Farthing Michael J G
St George's, University of London, Cranmer Terrace, London, UK.
Curr Gastroenterol Rep. 2005 Oct;7(5):350-7. doi: 10.1007/s11894-005-0003-3.
Functional diarrhea occurs as part of the irritable bowel syndrome (IBS) and as an isolated symptom as functional (painless) diarrhea. Progress has been made in defining these disorders and in identifying new mechanisms involved in symptom production. A strong link exists between intestinal infection and IBS, as is the role of 5-hydroxytryptamine (5-HT). The importance of persistent subclinical inflammation is also emerging as a potential etiologic factor, particularly in post-infectious IBS. Although changes in the bacterial flora and bacterial overgrowth have been put forward as additional new contributors to symptom production, the case is not strong. These developments in pathogenesis have facilitated the introduction of new therapies. 5-HT(3) antagonists reduce bowel frequency and pain in women with diarrhea-predominant IBS, but their use is limited because of ischemic colitis.
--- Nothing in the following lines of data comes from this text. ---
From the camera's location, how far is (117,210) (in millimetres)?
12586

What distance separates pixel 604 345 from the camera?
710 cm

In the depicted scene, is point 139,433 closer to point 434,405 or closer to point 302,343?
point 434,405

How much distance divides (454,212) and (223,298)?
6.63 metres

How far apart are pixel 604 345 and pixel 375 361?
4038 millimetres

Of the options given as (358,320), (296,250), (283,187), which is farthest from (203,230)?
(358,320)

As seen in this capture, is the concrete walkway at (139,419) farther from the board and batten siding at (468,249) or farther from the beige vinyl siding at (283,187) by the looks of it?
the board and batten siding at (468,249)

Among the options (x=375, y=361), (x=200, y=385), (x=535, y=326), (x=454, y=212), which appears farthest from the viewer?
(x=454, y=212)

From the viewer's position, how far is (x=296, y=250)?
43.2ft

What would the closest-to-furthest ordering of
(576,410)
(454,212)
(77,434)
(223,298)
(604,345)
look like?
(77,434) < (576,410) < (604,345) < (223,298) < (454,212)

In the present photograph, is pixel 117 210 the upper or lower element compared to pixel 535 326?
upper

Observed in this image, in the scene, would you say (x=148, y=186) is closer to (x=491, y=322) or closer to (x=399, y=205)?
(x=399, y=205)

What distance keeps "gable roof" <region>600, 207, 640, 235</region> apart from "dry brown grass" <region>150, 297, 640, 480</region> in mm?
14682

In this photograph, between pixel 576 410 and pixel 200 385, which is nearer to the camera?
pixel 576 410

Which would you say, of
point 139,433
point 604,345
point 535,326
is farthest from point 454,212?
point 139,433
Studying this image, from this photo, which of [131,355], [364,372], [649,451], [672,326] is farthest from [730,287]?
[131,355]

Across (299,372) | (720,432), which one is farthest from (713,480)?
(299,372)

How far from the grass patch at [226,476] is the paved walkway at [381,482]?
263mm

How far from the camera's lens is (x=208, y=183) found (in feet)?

Prednisolone lacks efficacy, and early results with probiotics and herbal remedies are encouraging but require confirmation by larger trials.
功能性腹泻作为肠易激综合征(IBS)的一部分出现,也作为功能性(无痛性)腹泻这一孤立症状出现。在定义这些疾病以及识别症状产生所涉及的新机制方面已经取得了进展。肠道感染与IBS之间存在紧密联系,5-羟色胺(5-HT)也发挥着作用。持续性亚临床炎症作为潜在病因的重要性也日益显现,尤其是在感染后IBS中。尽管已提出细菌菌群变化和细菌过度生长是症状产生的其他新因素,但证据并不充分。这些发病机制方面的进展推动了新疗法的引入。5-HT(3)拮抗剂可减少腹泻型IBS女性的排便次数和疼痛,但由于缺血性结肠炎,其应用受到限制。泼尼松龙缺乏疗效,益生菌和草药疗法的早期结果令人鼓舞,但需要更大规模试验予以证实。